We then sequenced 12 of the PCR-validated amplicons with Sanger capillary sequencing and confirmed the predicted breakpoint in all—that is, the Sanger-sequenced junction was identical to that in the library, with few single base-pair differences (presumable SNPs). We also analyzed a panel including 9 unrelated CEPH individuals for the presence of 6 of the sequenced SVs and found that most SVs (4) were present polymorphically, whereas the remaining SVs likely represent rare alleles (Fig. 2c and Supplementary Table 3). All together, 48 out of 57 predicted SVs (84.2%) were confirmed successfully, and the validation rate was estimated at 98% (48 out of 49) based on the PCR reactions that could be scored, demonstrating high specificity. Notably, as about half of our validated SVs were low-support SV calls, our validations demonstrate that accurate calls are generated both at high- and low-support levels. This suggests that BreakSeq may perform reasonably even in conjunction with low-coverage sequencing projects.
Global SV surveys have been so far reporting SV events such as insertions and deletions using operational definitions—that is, comparisons with the human reference genome or allele frequency measurements.
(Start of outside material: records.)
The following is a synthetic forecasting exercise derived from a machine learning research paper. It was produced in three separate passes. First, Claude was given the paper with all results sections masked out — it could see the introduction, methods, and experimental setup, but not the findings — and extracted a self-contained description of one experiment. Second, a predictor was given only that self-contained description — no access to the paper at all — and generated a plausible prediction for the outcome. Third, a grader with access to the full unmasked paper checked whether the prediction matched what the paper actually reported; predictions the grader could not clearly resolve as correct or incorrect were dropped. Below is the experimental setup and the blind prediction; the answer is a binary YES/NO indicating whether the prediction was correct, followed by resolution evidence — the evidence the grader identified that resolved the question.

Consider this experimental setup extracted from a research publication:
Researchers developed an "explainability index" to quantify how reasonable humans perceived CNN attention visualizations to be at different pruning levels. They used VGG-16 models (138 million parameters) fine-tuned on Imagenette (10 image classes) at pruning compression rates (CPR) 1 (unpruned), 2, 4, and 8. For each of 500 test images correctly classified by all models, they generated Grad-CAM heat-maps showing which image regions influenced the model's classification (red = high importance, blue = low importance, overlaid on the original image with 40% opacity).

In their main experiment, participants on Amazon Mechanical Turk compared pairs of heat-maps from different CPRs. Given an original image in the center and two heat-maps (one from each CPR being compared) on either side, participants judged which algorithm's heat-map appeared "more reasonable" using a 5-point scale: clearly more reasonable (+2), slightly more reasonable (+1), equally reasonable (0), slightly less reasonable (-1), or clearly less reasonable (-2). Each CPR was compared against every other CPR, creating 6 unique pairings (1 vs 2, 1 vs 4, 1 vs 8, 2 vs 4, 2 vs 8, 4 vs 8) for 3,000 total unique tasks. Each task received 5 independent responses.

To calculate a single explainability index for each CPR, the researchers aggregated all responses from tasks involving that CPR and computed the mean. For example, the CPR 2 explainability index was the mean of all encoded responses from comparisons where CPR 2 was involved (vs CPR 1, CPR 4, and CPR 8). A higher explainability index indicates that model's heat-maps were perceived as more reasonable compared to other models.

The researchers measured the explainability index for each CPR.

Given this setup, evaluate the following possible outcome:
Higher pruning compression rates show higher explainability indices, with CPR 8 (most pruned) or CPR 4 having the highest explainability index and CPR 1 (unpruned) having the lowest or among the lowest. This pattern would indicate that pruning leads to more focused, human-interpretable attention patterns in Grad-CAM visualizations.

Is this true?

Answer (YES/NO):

However, we reasoned that a systematic assessment of SV formation requires an unambiguous discrimination of SV event types—that is, one minimally affected by ascertainment biases. Since the human reference genome presumably contains a mixture of common and rare SV alleles, it can serve only as a provisional reference for classifying SVs as insertions or deletions. Likewise, allele frequency measurements are of limited use in the context of classifying SVs into ‘gains’ and ‘losses’, as they may be affected by population-specific allele frequencies. In fact, ancestral state assignments facilitate systematic surveys of SVs in the context of studies focusing on human genome evolution, SV formational processes as well as minor/major allele assignment (as the ancestral allele often corresponds to the major one).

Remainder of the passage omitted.